HYROX has grown from a niche fitness race into a global competition format.
The concept is simple enough: run 1 kilometre, complete a functional workout station, and repeat the sequence eight times. By the finish, athletes have covered 8 kilometres of running and worked through the SkiErg, sled push, sled pull, burpee broad jumps, rowing, farmers carry, sandbag lunges and wall balls.
On paper, it may look like running with a few strength exercises added in. Anyone who has raced or trained for HYROX knows it feels very different.
HYROX is neither a conventional endurance race nor a standard strength workout. It is a running-led hybrid event that also demands muscular endurance, functional strength, aerobic capacity, repeat-effort ability and efficient transitions. Athletes must keep moving while fatigue builds across the entire body.
That makes nutrition an important part of both preparation and race-day performance. A coffee and an energy gel might help, but they cannot make up for weeks of under-fuelling, poor hydration or inconsistent recovery.

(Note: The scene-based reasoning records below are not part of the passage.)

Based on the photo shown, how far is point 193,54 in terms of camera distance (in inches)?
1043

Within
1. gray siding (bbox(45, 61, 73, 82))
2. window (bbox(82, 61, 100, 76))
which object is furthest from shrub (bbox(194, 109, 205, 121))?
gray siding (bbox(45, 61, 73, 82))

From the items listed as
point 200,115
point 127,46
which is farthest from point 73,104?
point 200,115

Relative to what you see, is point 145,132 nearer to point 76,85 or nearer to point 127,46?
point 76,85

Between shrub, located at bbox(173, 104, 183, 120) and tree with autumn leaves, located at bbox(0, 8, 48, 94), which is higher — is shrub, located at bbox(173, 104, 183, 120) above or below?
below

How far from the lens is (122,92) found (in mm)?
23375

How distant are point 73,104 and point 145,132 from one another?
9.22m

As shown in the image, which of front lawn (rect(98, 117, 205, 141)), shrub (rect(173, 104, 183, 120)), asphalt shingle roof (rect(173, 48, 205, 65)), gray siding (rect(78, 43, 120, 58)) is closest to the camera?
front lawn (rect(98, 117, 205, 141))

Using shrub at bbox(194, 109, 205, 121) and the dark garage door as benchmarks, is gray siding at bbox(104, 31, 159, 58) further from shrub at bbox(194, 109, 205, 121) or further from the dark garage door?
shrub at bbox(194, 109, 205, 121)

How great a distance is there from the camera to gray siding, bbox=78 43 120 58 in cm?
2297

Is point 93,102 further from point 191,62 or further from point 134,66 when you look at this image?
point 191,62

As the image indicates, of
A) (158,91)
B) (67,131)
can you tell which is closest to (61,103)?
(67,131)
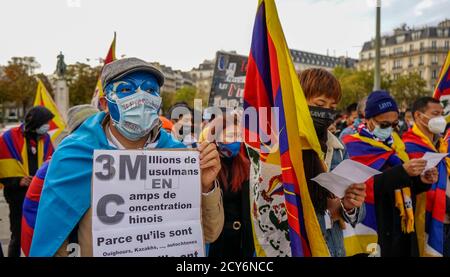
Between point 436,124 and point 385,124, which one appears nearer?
point 385,124

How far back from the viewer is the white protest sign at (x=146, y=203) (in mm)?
1919

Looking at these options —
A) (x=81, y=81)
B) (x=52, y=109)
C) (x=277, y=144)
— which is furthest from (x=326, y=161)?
(x=81, y=81)

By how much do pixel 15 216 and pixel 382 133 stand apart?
13.6 ft

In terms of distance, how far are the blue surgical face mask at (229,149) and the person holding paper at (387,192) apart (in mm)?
1241

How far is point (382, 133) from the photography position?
403 cm

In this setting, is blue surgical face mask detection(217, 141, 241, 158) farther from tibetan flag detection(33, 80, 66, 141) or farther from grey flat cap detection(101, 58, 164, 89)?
tibetan flag detection(33, 80, 66, 141)

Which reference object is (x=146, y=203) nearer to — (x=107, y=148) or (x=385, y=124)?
(x=107, y=148)

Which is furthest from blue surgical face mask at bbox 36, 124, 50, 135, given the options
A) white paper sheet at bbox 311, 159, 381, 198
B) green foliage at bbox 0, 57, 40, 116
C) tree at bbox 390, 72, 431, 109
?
tree at bbox 390, 72, 431, 109

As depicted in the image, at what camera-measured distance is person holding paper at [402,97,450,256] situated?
418 cm

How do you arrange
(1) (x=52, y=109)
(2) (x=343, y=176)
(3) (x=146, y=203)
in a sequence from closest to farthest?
1. (3) (x=146, y=203)
2. (2) (x=343, y=176)
3. (1) (x=52, y=109)

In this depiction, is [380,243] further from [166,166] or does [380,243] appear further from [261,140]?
[166,166]

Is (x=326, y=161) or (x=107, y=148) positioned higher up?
(x=107, y=148)

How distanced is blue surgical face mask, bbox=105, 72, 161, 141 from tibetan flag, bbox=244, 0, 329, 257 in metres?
0.68
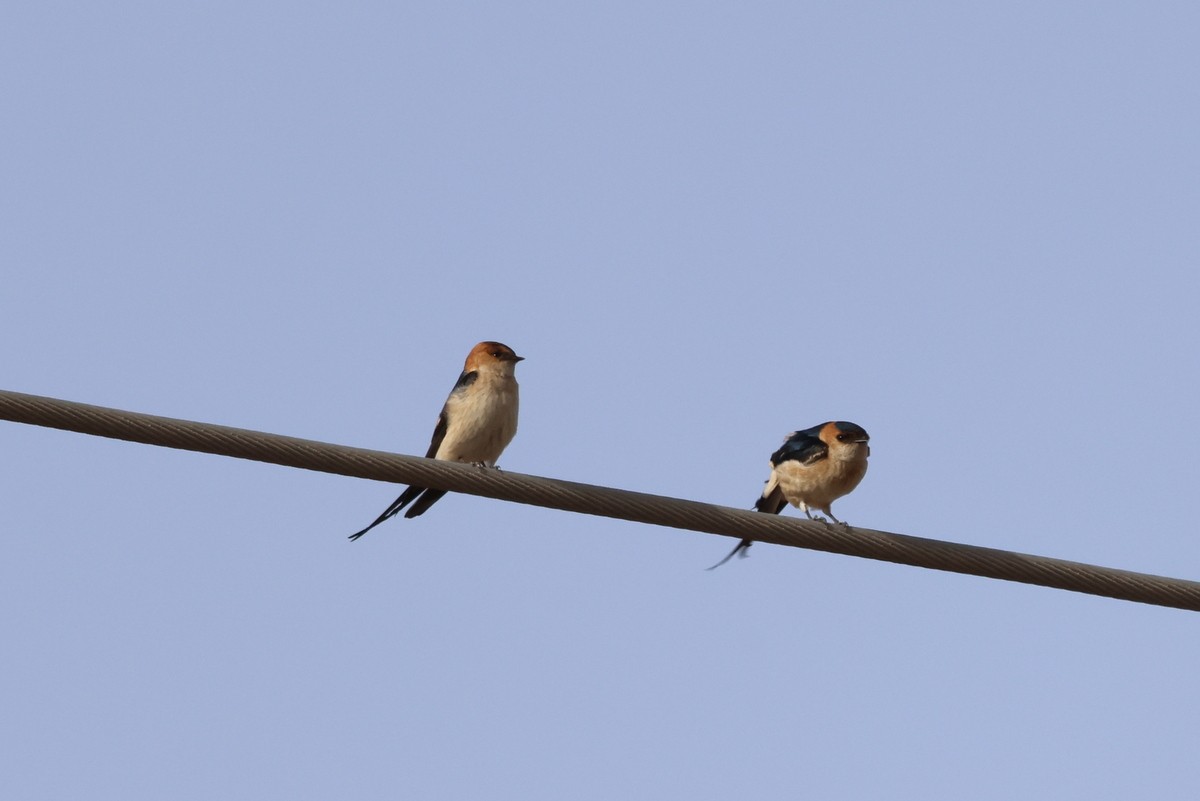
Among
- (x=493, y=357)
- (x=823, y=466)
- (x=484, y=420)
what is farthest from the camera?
(x=493, y=357)

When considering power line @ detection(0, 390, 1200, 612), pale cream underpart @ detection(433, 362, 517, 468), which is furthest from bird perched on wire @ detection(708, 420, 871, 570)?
power line @ detection(0, 390, 1200, 612)

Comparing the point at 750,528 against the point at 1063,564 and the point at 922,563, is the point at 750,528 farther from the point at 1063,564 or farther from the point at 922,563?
the point at 1063,564

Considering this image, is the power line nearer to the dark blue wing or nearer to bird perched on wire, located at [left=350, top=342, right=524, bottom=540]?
the dark blue wing

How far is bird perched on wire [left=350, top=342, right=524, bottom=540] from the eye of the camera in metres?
8.37

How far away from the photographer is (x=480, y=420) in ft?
27.5

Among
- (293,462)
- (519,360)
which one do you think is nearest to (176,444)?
(293,462)

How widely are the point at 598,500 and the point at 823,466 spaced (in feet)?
9.14

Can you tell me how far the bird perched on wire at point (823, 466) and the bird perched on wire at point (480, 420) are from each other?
133 cm

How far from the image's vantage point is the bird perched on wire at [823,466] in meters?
7.84

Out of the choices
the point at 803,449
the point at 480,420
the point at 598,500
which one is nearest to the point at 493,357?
the point at 480,420

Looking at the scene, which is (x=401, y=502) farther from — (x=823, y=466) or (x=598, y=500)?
(x=598, y=500)

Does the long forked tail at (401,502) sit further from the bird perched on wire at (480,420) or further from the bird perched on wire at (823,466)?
the bird perched on wire at (823,466)

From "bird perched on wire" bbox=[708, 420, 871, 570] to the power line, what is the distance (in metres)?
2.27

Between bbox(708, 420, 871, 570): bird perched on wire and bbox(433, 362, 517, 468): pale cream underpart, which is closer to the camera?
bbox(708, 420, 871, 570): bird perched on wire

Research designed specifically around HYROX is still limited. Most available studies have focused on the event’s physiological demands rather than testing detailed nutrition strategies. For now, practical recommendations need to combine early HYROX data with established evidence from endurance sports, resistance training and high-intensity functional exercise.
The Race Format Shapes the Nutrition Strategy
One of the first published HYROX simulation studies followed 11 recreational competitors.

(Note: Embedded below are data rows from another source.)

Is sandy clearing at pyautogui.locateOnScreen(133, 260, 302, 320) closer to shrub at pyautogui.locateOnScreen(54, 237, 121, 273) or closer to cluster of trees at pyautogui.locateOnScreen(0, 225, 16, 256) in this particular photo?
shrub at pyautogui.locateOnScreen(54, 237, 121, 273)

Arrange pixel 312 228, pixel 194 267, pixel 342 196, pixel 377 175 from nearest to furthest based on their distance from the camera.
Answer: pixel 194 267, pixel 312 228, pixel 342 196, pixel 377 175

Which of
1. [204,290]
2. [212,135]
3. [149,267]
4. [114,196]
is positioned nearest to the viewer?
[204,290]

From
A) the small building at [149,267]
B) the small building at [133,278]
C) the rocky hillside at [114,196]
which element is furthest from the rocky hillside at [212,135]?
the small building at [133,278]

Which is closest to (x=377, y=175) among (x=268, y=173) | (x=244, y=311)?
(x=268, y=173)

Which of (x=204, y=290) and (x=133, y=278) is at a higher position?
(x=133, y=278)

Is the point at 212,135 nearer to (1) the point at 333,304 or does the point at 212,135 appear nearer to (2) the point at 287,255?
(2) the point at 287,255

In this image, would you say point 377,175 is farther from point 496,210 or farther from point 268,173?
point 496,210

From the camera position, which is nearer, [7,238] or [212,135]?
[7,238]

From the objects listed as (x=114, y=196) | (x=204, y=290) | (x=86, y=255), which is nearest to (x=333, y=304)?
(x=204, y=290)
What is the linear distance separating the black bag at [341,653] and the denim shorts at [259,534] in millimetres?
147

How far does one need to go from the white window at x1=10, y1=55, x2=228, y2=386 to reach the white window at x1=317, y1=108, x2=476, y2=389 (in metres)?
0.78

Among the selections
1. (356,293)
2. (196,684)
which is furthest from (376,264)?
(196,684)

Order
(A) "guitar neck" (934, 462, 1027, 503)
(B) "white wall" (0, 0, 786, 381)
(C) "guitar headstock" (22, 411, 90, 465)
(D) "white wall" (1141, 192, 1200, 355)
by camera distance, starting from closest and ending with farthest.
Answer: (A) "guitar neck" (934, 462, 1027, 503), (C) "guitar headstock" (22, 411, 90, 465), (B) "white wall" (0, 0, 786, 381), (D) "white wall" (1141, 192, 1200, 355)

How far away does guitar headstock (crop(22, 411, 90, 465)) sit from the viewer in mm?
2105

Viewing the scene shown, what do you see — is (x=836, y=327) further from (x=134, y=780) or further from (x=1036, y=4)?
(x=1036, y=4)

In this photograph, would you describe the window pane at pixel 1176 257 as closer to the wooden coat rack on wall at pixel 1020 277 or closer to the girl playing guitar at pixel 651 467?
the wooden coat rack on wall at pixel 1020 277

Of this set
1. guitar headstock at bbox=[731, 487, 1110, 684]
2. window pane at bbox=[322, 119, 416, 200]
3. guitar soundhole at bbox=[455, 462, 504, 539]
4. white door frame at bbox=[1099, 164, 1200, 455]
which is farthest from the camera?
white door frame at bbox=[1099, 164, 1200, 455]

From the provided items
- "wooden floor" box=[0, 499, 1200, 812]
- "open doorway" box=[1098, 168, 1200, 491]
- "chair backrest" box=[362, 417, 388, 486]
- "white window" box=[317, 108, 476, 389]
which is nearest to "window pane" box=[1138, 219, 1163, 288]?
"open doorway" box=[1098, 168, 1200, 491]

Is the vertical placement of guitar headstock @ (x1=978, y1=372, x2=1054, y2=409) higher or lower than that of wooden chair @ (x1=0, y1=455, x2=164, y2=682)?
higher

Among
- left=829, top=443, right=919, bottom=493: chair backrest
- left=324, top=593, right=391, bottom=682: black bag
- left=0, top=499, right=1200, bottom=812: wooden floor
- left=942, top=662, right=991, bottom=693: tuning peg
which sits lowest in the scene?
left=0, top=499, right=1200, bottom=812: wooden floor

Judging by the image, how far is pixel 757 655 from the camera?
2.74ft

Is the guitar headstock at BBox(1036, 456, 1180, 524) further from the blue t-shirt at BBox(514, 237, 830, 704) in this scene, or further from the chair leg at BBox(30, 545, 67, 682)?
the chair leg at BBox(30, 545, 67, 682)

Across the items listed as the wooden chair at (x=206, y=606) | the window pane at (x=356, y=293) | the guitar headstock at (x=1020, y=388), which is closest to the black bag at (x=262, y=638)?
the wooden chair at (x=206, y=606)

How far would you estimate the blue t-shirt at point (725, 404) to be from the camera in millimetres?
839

The median completion time was 86.5 minutes. Running accounted for 51.2 minutes, while the workout stations took 32.8 minutes. Most of the race was completed at hard or very hard intensities. Blood lactate and perceived effort were generally higher during the workout stations, and the greatest physiological strain occurred during the final wall-ball station. Because the study was small, the findings should not be treated as a complete picture of every HYROX athlete. Still, they support a useful description of the event: a running-focused form of high-intensity functional fitness.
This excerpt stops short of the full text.